SORU: Ya Abdüllatif Şener? Onun "merkezdekiler" tarafından hoşnutlukla karşılanan mesajları Çankaya hedefiyle ilintili olabilir mi?

CEVAP:
Üzgünüm, yine "kesinlikle hayır" diyeceğim. Şener için şöyle diyebiliriz: İslami camianın sözcülerinin geçmişte yaptıkları yanlışlardan, üslupsuzluklardan, köylülüklerden en fazla şikayetçi olan isimdir. Samimiyetle değişmiştir. Yozlaşmadan uzlaşmanın ve meseleleri cepheleşmeden çözmenin tadına varmıştır. Kendi safındakilerin hatalarını dile getirmenin ne denli keyif verici olduğunu keşfetmiştir ve işin keyfini sürmektedir. Üstelik başta Erdoğan olmak üzere partinin ileri gelenlerinin bu duruma fena halde sinir olduklarını bildiği halde.

Deniz arkadaş özeleştirisini verdi

GECENİN hayli ilerlemiş bir vaktinde "Her kanalda üç saniye durma prensibi"ne dayalı "hızlı zap" olayına girişmiştim ki.

Star’a gelince durdum.

"Gece Haberleri"ne konuk olan Deniz Akkaya özeleştirisini veriyordu...

Yüzünde "Hepsi geride kaldı" ifadesi, sesinde "insanları seveceksin" tınısı, tavrında "Olur böyle şeyler" vurgusu.

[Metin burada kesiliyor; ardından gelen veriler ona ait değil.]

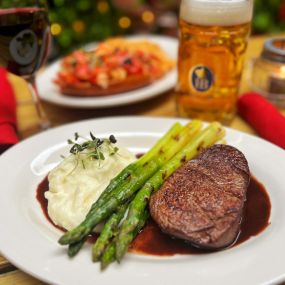 Filet Mignon with a red wine reduction, mashed potatoes and grilled asparagus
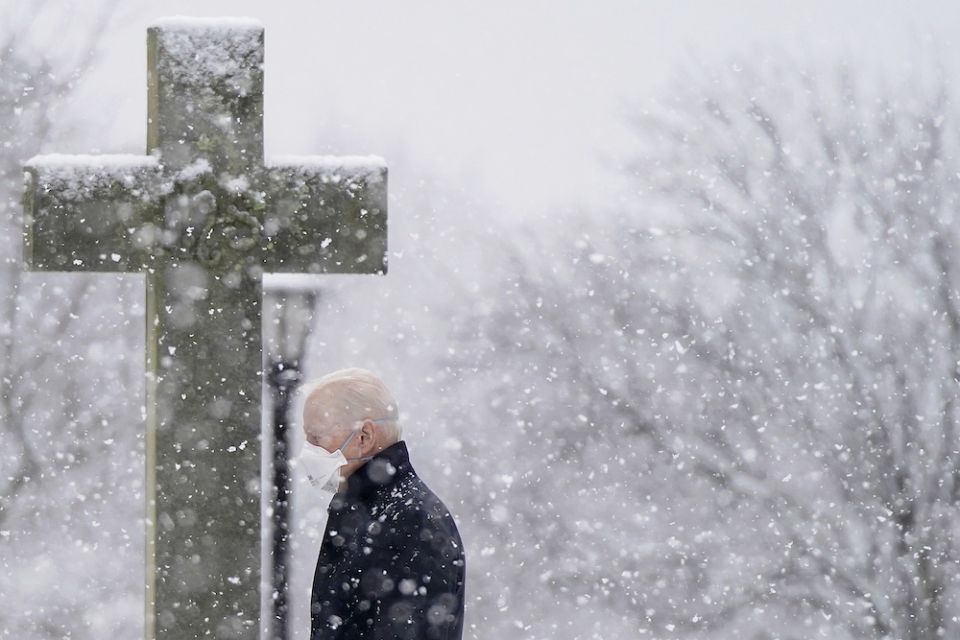 stone cross in churchyard in the snow as President Joe Biden walks by in a mask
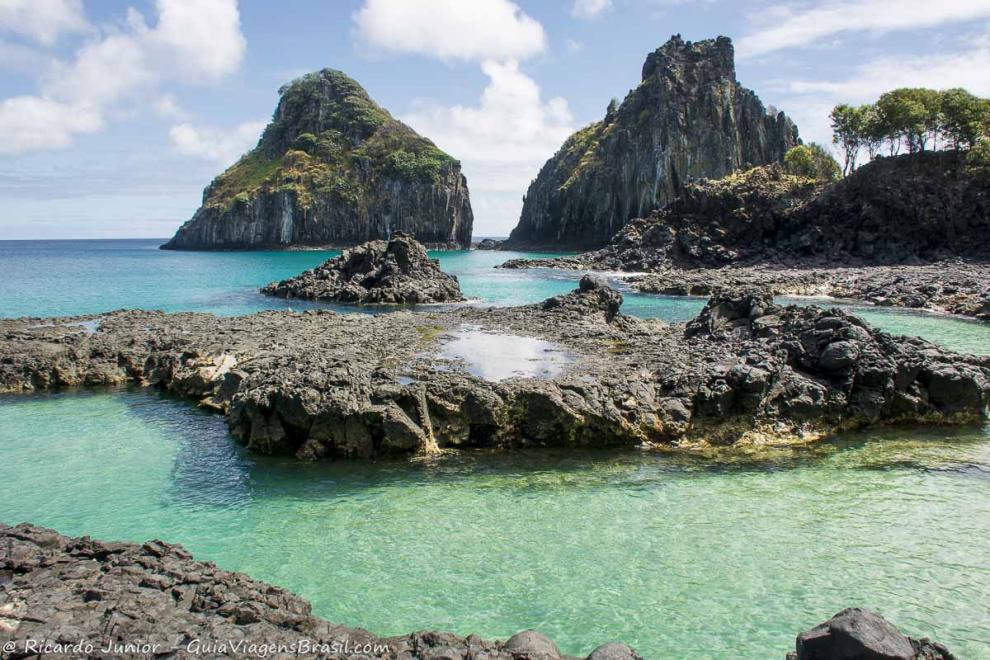 Imagem do morro e pedras na Praia Baía dos Porcos em Fernando de Noronha.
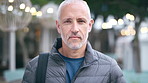 Tourism, city and face of man with bag for commute on holiday, travel and vacation abroad. Happy, town and portrait of mature person with backpack for tourist experience, trip and weekend in London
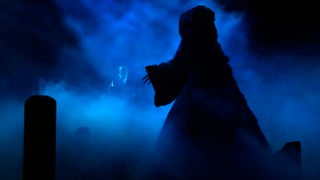 Szene aus einem Theaterstück: ein Geist im blauen Nebel.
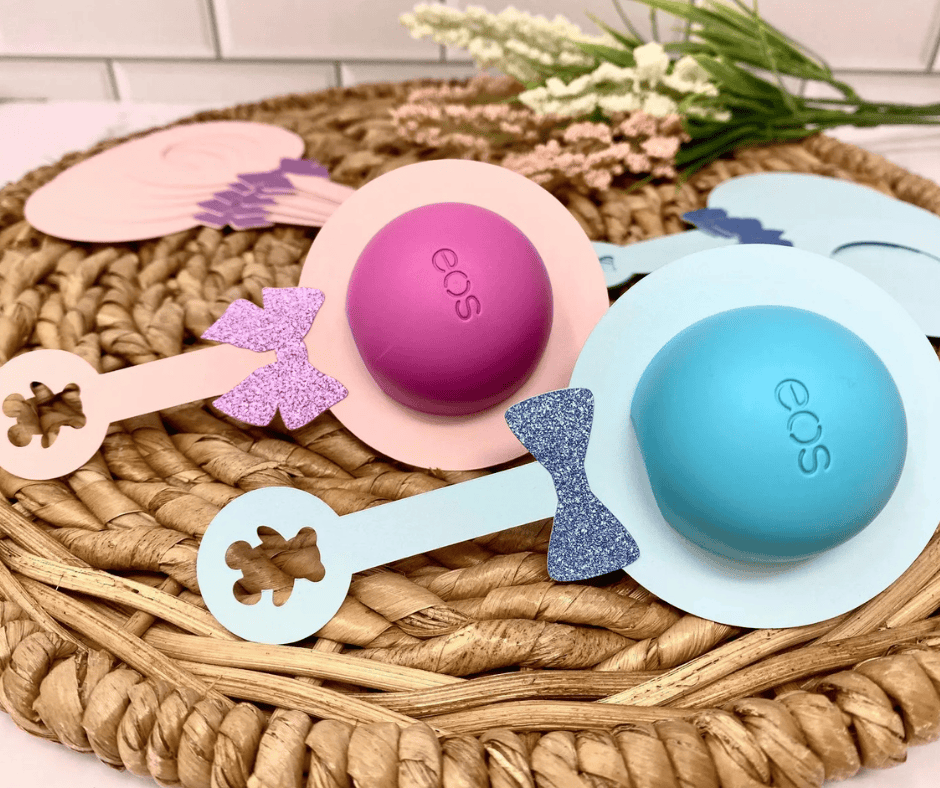 Close-up of EOS lip balm party favors shaped like baby rattles, featuring pink and blue pastel designs with glittery bows, perfect for a baby shower.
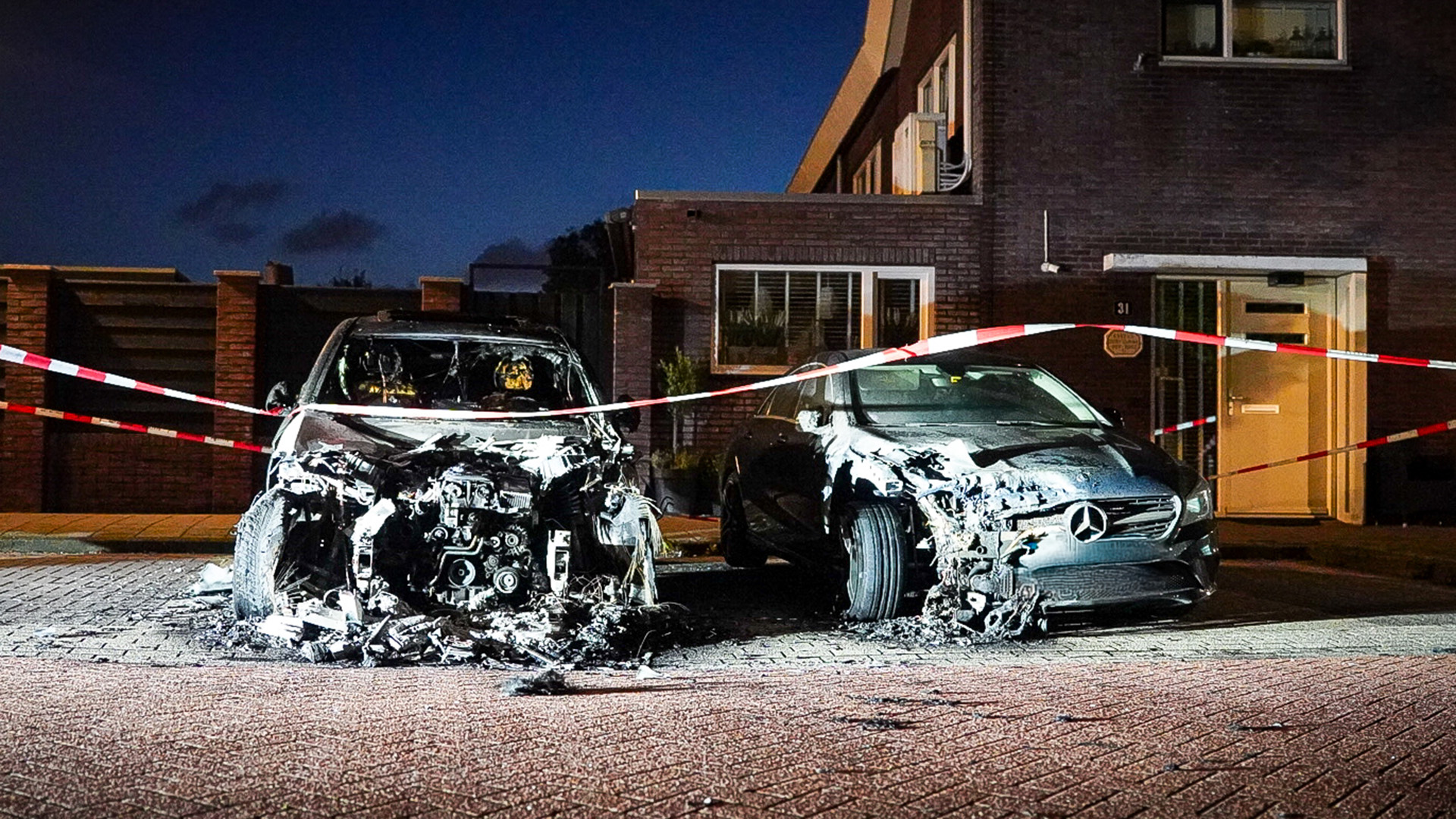 Twee uitgebrande auto's in een woonstraat, omheind met rood-wit afzetlinten, naast een bakstenen gebouw.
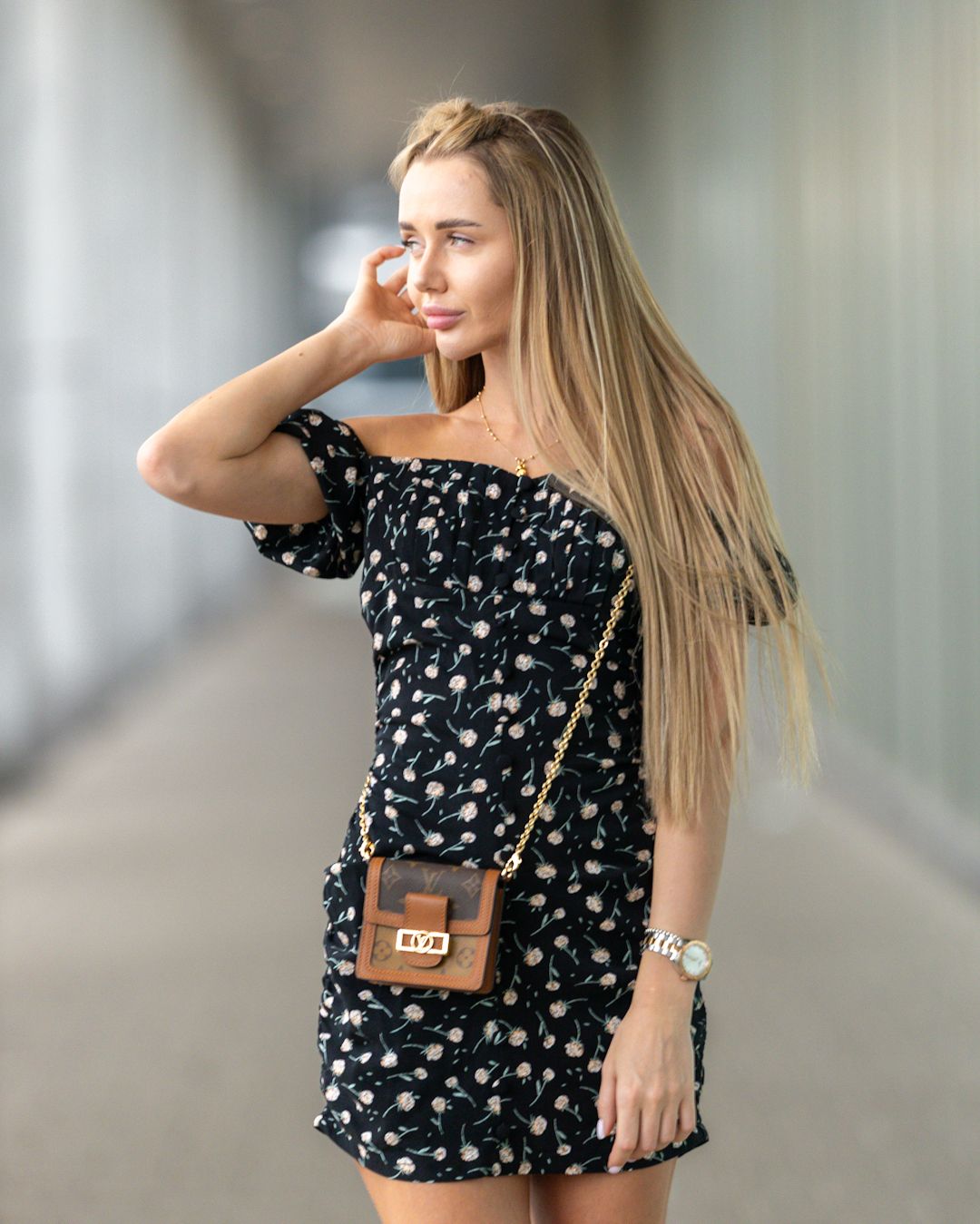 Blonde woman in black floral off-shoulder romper with brown crossbody bag poses in modern corridor.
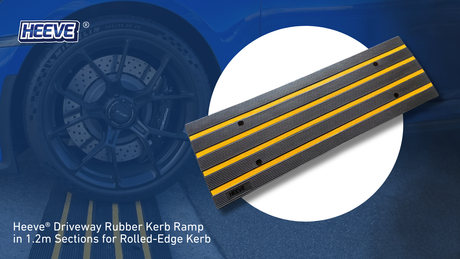 Product shot of the Heeve Driveway Rubber Kerb Ramp with yellow stripes next to a car tire, emphasizing its use for driveways.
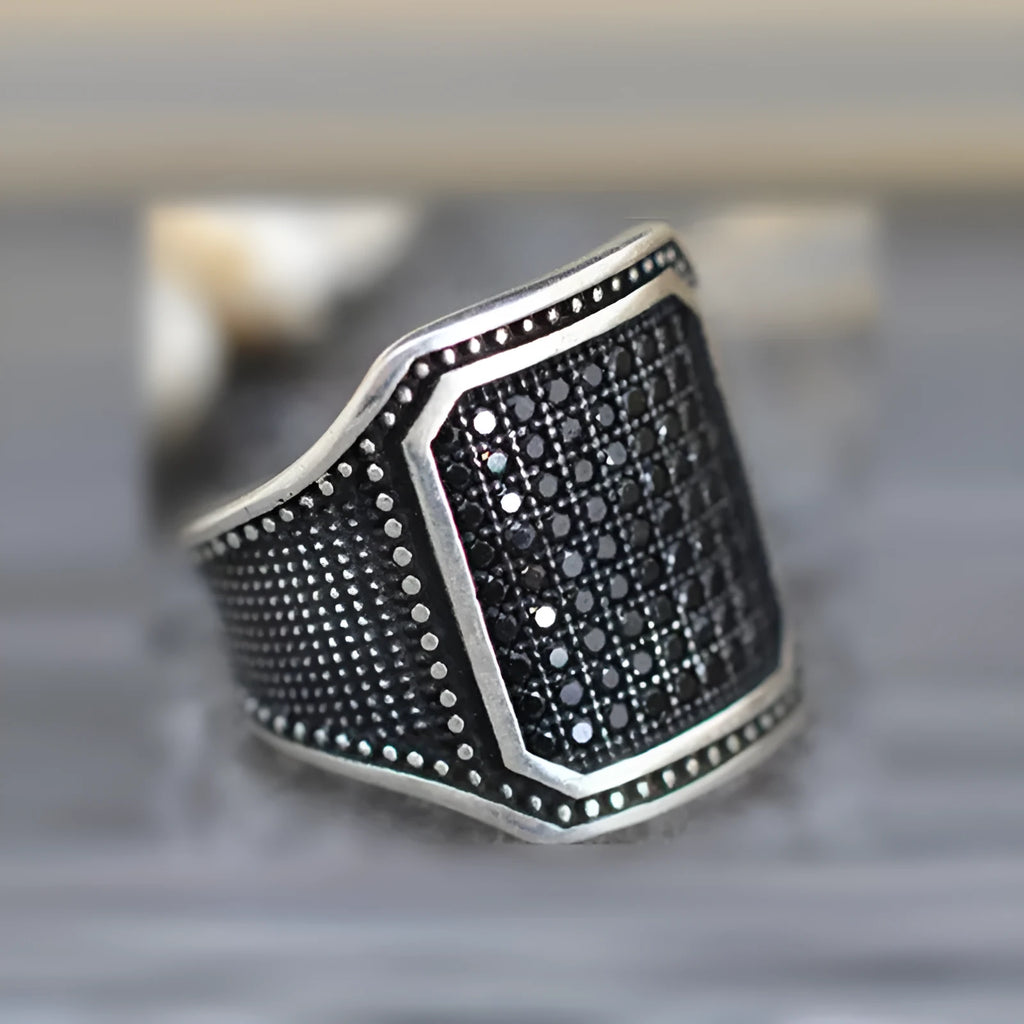 Black alloy ring with copper inlaid zircon detailing showing front view on neutral background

İki üniversite bitirmiş Deniz Hanım, diplomasız "Magazinci arkadaşlar"a karşı müthiş sevecendi: Hepsine acayip saygı duyuyordu. Hem kolay mıydı sabahlara kadar bar kapılarında beklemek?

Peki ya polisler? Tabii ki polislere de saygı duyuyordu. Karakolda kendisine çay ikram etmişlerdi... Hepsi fena halde nazikti.

Kısacası: Magazinci arkadaşlar pek şeker, polis beyler de pek ciciydi.

Bu hayli sevecen "hümanist manifesto", insanlığa karşı umudumu yükseltmeliydi değil mi? Ne gezer! Bende bir tatmin olmamışlık hissi, bir eksiklik duygusu filan.

Kendi kendime şöyle dedim:

"Tez vakit şu Sapanca’daki kampa uğrasam hiç fena olmayacak galiba."